TASK GOAL:
Which lines in the entries below contain the word "golden"? Pick out each of those lines and copy it in full, treating uppercase and lowercase as different.

DATA SUPPLIED:

_ _ _ _ _

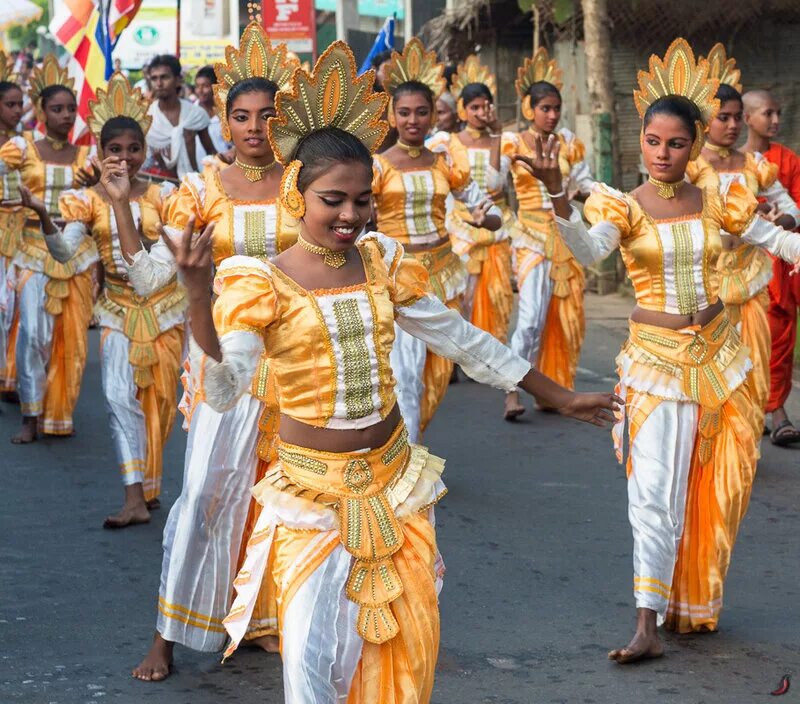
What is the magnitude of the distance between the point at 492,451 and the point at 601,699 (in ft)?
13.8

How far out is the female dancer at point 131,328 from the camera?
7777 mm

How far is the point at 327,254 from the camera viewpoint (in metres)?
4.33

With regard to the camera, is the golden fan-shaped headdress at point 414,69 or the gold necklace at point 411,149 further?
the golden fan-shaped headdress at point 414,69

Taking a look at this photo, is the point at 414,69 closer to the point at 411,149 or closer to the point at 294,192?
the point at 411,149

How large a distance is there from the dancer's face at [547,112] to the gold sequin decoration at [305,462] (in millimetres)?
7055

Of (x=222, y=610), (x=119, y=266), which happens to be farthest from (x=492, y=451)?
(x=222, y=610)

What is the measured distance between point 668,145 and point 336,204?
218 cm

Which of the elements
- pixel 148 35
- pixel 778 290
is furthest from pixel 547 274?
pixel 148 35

_ _ _ _ _

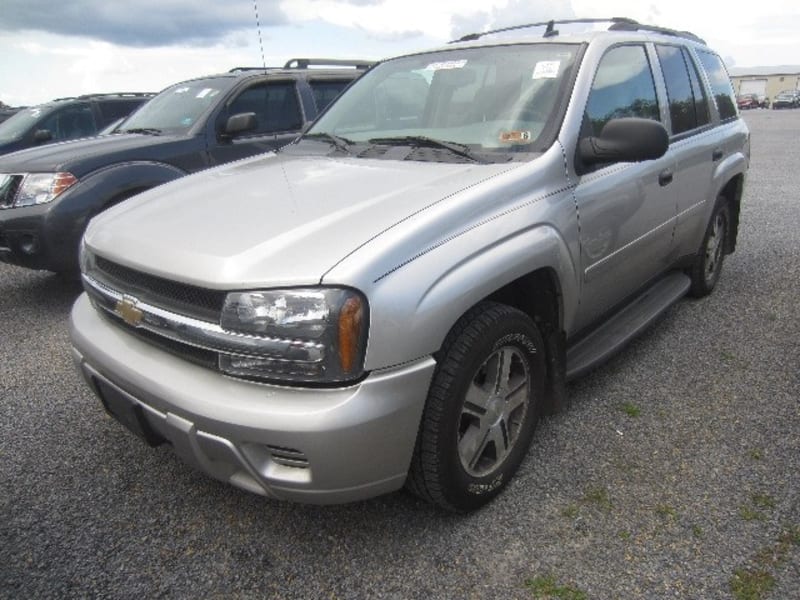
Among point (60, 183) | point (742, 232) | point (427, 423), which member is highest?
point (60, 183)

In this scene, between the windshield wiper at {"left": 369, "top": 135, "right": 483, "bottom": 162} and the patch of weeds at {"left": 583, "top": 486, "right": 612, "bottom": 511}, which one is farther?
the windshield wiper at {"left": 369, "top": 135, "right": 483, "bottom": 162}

_ _ _ _ _

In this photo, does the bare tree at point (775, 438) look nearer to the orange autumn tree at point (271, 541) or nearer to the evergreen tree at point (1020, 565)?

_ _ _ _ _

CORRECT RESULT:
With regard to the camera, is the golden fan-shaped headdress at point 414,69 or the gold necklace at point 411,149 further?
the golden fan-shaped headdress at point 414,69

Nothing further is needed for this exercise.